Sarah’s Injuries

Sarah, our heroine, was in an IED blast while working in Iraq, leaving her scarred, bruised, broken, and in a coma before the play opens.

IEDs (improvised explosive devices) were common methods of violence during the Iraq War. A militant would often build and conceal the bomb at the side of a road or near a building and lie in wait for the military or military supporters. When the they got close enough, the device was detonated via cellphone or radio. (In a chilling twist, many bomb triggers in Iraq are made from children’s remote controlled toys.)

If at all possible, military bomb squads (the people who try to either disarm or detonate bombs at a safe distance from people) use robots to get the job done, but if that won’t work, a technician has to suit up in a huge armored outfit that makes them look like a deep sea diver had a baby with those sumo wrestling costumes from minor league baseball games. (Read more about Baghdad’s bomb squad in this fascinating article from Wired magazine.)

Let’s say the IED’s well hidden. Let’s say it goes off. What exactly happens? I’ll let one of my favorite technical blogs, “How Stuff Works”, take it from here:

  1. When the primary charge explodes, gases heat up and expand rapidly outward under pressure.
  2. The expansion creates shock waves or blast waves. The waves travel outward at about 1,600 feet per second (488 meters per second) over hundreds of yards or more depending upon the amount of explosive.
  3. The explosion fragments the container and sends pieces of shrapnel at high speeds outward. If the IED also contained other fragments such as ball bearings, nuts, bolts and pellets, then they also would be thrown outward.
  4. The heat from the explosion causes fire.
  5. The heat and fires from the explosion can cause secondary fires.
  6. The blast wave leaves a partial vacuum, which causes air to rush back in under high pressure. The inrushing air also pulls in debris and shrapnel.

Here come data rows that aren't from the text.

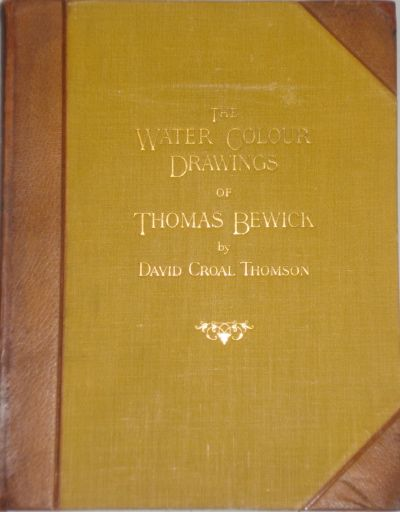 The Water -Colour Drawings of Thomas Bewick.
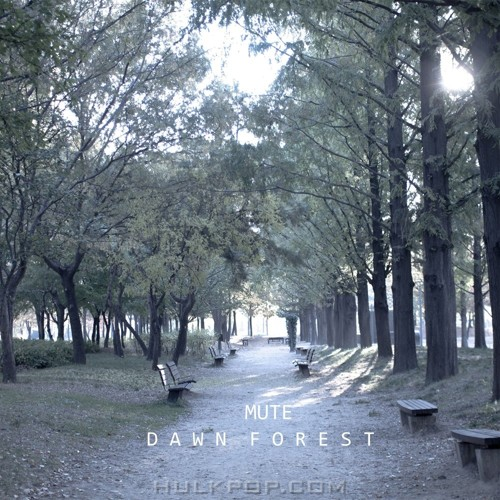 MuTe – Dawn Forest – EP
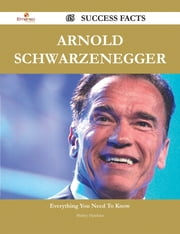 Arnold Schwarzenegger 65 Success Facts - Everything you need to know about Arnold Schwarzenegger ebook by Shirley Hawkins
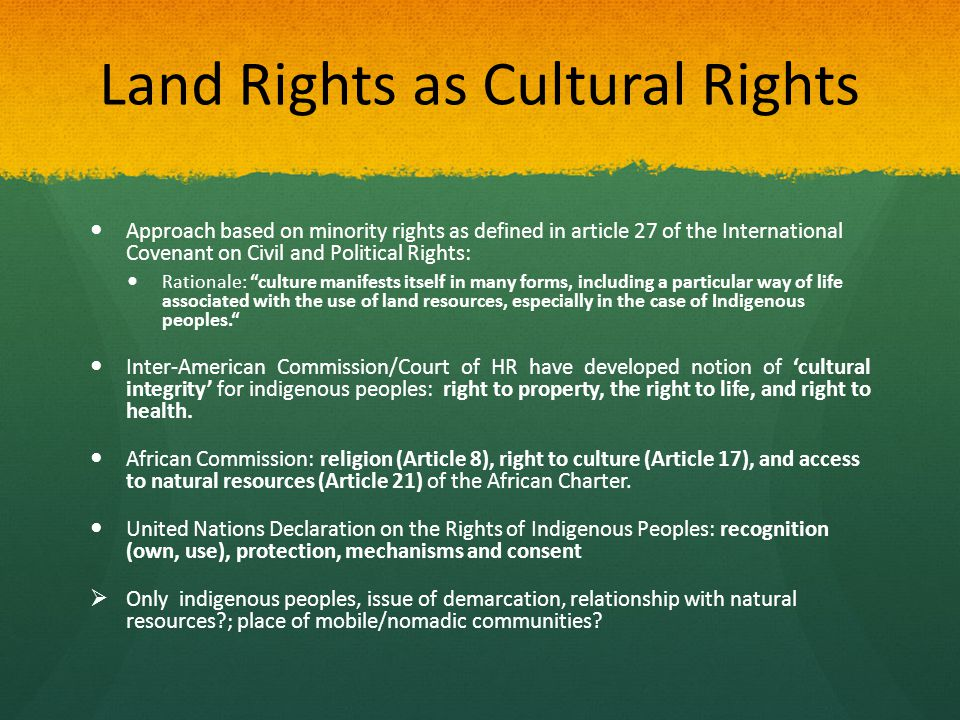 Land Rights as Cultural Rights Approach based on minority rights as defined in article 27 of the International Covenant on Civil and Political Rights: Rationale: culture manifests itself in many forms, including a particular way of life associated with the use of land resources, especially in the case of Indigenous peoples. Inter-American Commission/Court of HR have developed notion of 'cultural integrity' for indigenous peoples: right to property, the right to life, and right to health.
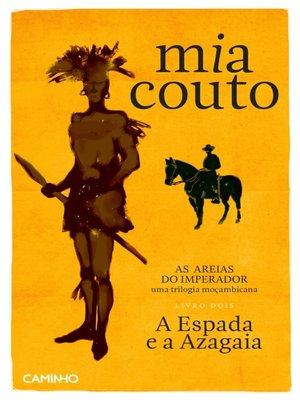 cover image of A Espada e a Azagaia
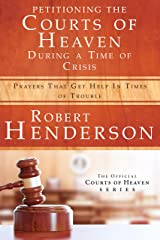 Petitioning the Courts of Heaven During Times of Crisis: Prayers That Get Help in Times of Trouble Kindle Edition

So the two big things you have to contend with from an IED blast are the blast wave and the fires. Blast waves can send shrapnel and debris at victims. Body armor can protect against those kinds of wounds and fires can be put out but even a helmet can’t fully protect a victim from the traumatic brain injuries that concussive explosions can cause. (Some experts worry that IED related brain injuries may be causing the US military’s suicide crisis.)

IED Impact Symptoms

Many IED victims often describe a ringing in their ears as well as blurry vision. Victims can be burned or suffer broken bones or lacerations, so the usual treatments for those need to be done (grafting, setting bones, all that scary ER stuff.) The harder thing is traumatic brain injury caused by the impact of the blast wave or unfortunate shrapnel placement. (Flying shrapnel can result paralysis or loss of extremities.)

Traumatic brain injury patients can experience personality changes or PTSD (post traumatic stress disorder.) PTSD can cause the patient to believe they are once again in the war zone or can manifest as fear, anxiety, or irritability. Often both psychotropic drugs and talk therapy are used to treat these symptoms, but when a physical manifestation of the trauma can often be found, neurosurgery is a viable option.


A patient can have entered a coma as a result of her body’s trauma or her coma could have been induced medically using anesthesia. Some evolutionary biologists believe that comas are the body’s way of shutting down and “hibernating” while recovering from trauma. When doctors medically induce comas, this is the intention, to allow the body to focus on healing itself, basically conserving the brain’s blood flow to the areas that most need it (as in Sarah’s case.)

Contrary to what the movies show us, coma patients lose weight and color in their skin. In the short term, they can get nutrients through an IV but that is usually switched to a feeding tube if the coma persists. Muscles atrophy and patients are at risk for bed sores if they aren’t well washed, moved, and taken care of.

The sad truth is we actually know very little about treating comas. The first step of care is always to stabilize the patient’s signs and then to monitor their condition and responses to stimuli, usually beginning with pupillary response and moving onto responses from touch and sound. One of the methods of pulling a patient out of a coma is inducing hypothermia or implanting electrodes within the brain in a method called “deep brain stimulation.” Though it often makes families (and doctors) feel helpless, the most common treatment choice is to wait. People have woken from 19 year long comas with no warning. We just don’t know enough about the brain to explain why it happens.